LA FIGLIA DELLO STRANIERO, di Joyce Carol Oates
Rebecca Schwart è la figlia del becchino di Milburn, ex tipografo e ex professore di matematica, fuggito dalla Germania nazista e rifugiatosi con la famiglia nello stato di New York.
Costretto ad accettare un lavoro che nessuno vuol fare e una casa dove nessuno vuole stare, Jacob diventa presto preda di un rancore distruttivo. Non è mai facile raccogliere i pezzi, soprattutto quando non hai un motivo per farlo, uno scopo di vita, una speranza. E la famiglia Schwart procede inesorabilmente verso la tragedia.
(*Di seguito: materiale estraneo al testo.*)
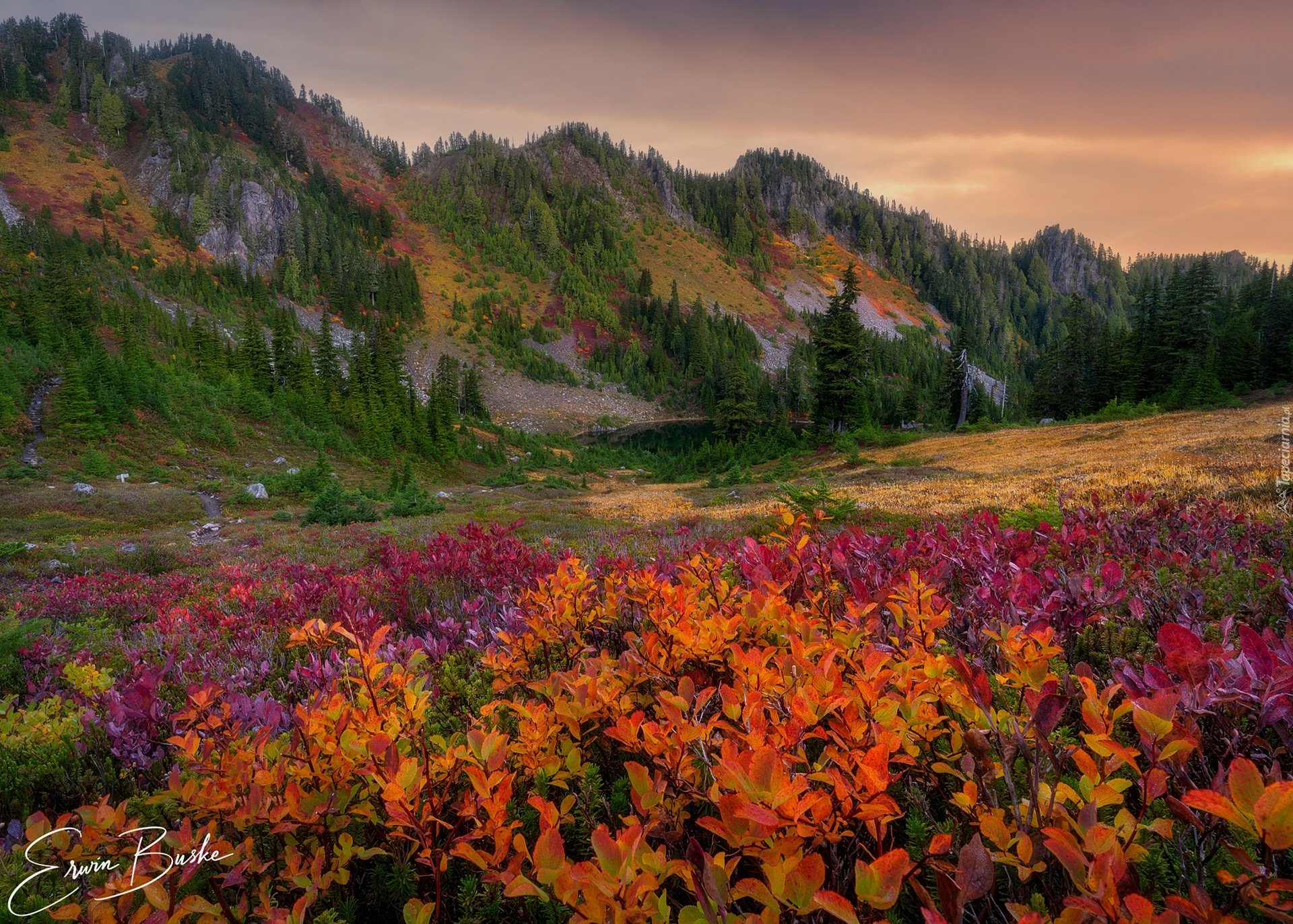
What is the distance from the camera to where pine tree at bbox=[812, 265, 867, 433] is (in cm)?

Ma Rebecca, la più giovane, l’unica di loro nata in terra americana, vuole vivere a tutti i costi. L’incontro con un uomo violento da cui nasce un figlio, invece di darle il colpo di grazia, le mostra la strada per andare avanti; per farlo Rebecca deve sparire agli occhi degli altri e lasciare spazio ad Hazel, nome sconosciuto, appreso per caso da uno strano personaggio che nel corso della storia si svelerà in un piccolo colpo di scena.
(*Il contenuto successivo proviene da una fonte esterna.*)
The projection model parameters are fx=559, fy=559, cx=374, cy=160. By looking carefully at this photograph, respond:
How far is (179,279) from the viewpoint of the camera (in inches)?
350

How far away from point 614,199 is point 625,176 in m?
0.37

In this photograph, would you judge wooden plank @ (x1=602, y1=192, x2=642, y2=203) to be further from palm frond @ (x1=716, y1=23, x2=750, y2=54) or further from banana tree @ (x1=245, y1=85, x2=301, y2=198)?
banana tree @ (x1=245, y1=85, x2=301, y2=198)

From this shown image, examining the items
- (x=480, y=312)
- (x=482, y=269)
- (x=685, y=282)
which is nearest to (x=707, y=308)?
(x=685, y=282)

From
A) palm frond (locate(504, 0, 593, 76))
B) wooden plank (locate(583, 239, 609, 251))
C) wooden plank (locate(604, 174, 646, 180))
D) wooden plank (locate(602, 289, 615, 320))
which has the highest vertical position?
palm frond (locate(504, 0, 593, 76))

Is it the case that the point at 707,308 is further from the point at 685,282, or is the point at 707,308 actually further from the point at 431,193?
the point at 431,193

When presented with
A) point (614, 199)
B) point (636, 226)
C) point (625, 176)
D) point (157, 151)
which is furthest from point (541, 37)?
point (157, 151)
Hazel diventa un bel contenitore a cui Rebecca riesce a dare un aspetto rassicurante, un mare placido in cui nascondere la “zingarella”, l’ebrea, la ragazza nera, la ragazza bianca. Ma fino a quando? E davvero le sue origini sono sepolte definitivamente in quel mare?
Un lungo racconto (oltre 500 pagine) sulla vita di una donna forte, che resta se stessa fino alla fine pur sapendo che al mondo si deve mostrare quello che il mondo vuole vedere.
Una trama intrigante, la solita, bella scrittura della Oates, come sempre nessuna concessione al melodramma (malgrado la durezza dei fatti raccontati), insomma un’ottima lettura.